** Excerpted data follows **

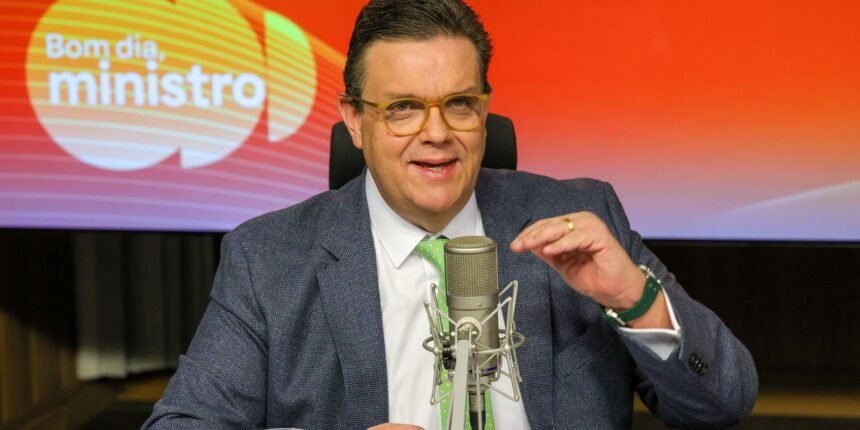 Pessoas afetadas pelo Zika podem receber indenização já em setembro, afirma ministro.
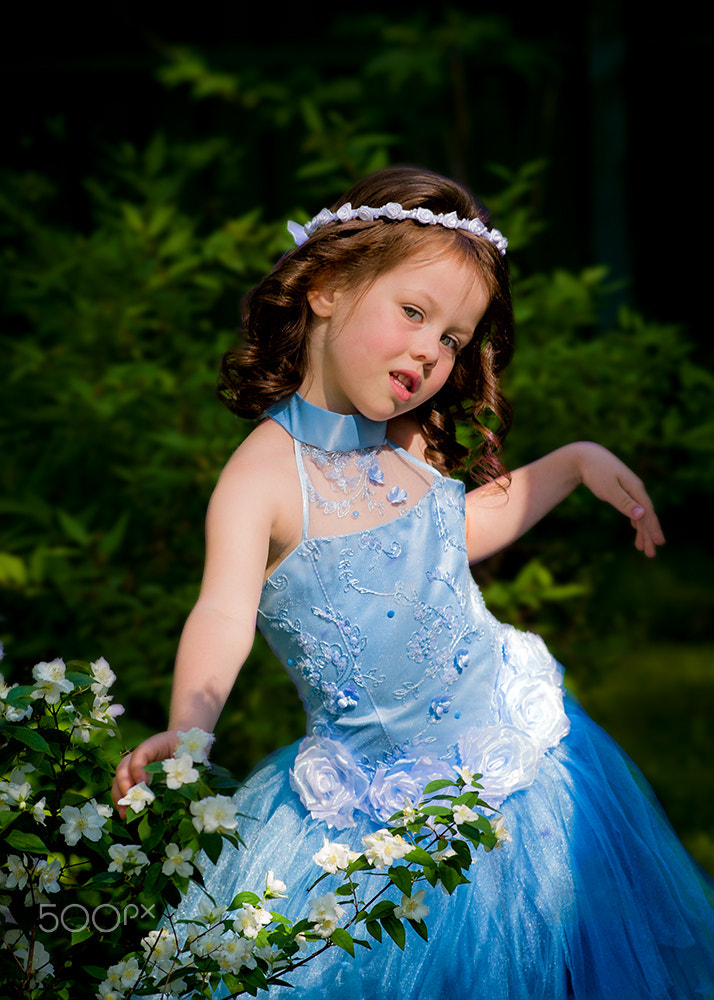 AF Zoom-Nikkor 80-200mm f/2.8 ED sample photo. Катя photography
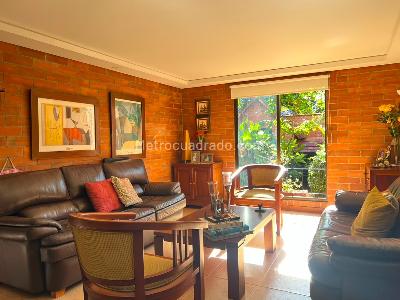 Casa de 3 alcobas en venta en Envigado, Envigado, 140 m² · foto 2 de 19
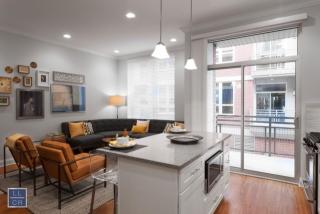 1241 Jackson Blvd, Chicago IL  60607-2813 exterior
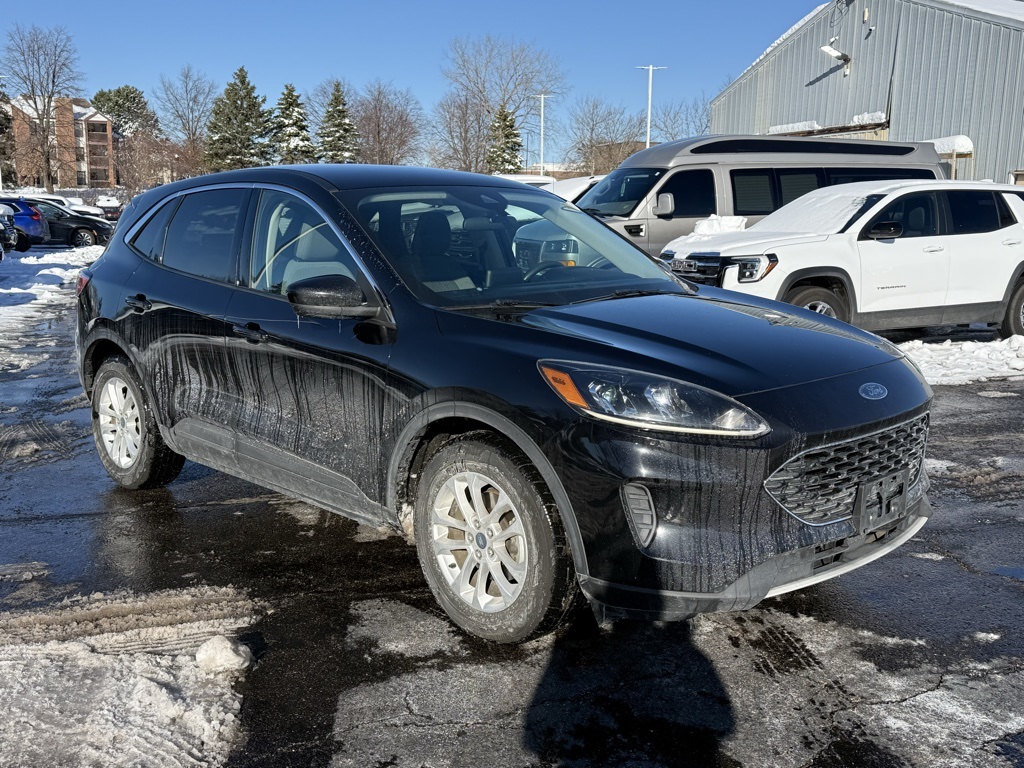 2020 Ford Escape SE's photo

** End of Excerpted data **
** Excerpted data follows **

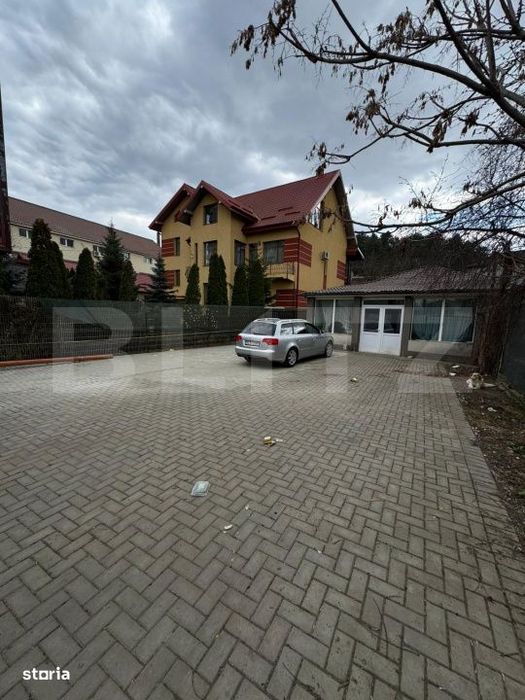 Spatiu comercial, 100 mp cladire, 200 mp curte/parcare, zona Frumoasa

** End of Excerpted data **

## About this exercise
Of the records above, print only the lines from the one containing "Pessoas afetadas pelo" through the one containing "2020 Ford Escape SE's photo", inclusive and unaltered, leaving out pictures.

## Task output
 Pessoas afetadas pelo Zika podem receber indenização já em setembro, afirma ministro.
 AF Zoom-Nikkor 80-200mm f/2.8 ED sample photo. Катя photography
 Casa de 3 alcobas en venta en Envigado, Envigado, 140 m² · foto 2 de 19
 1241 Jackson Blvd, Chicago IL  60607-2813 exterior
 2020 Ford Escape SE's photo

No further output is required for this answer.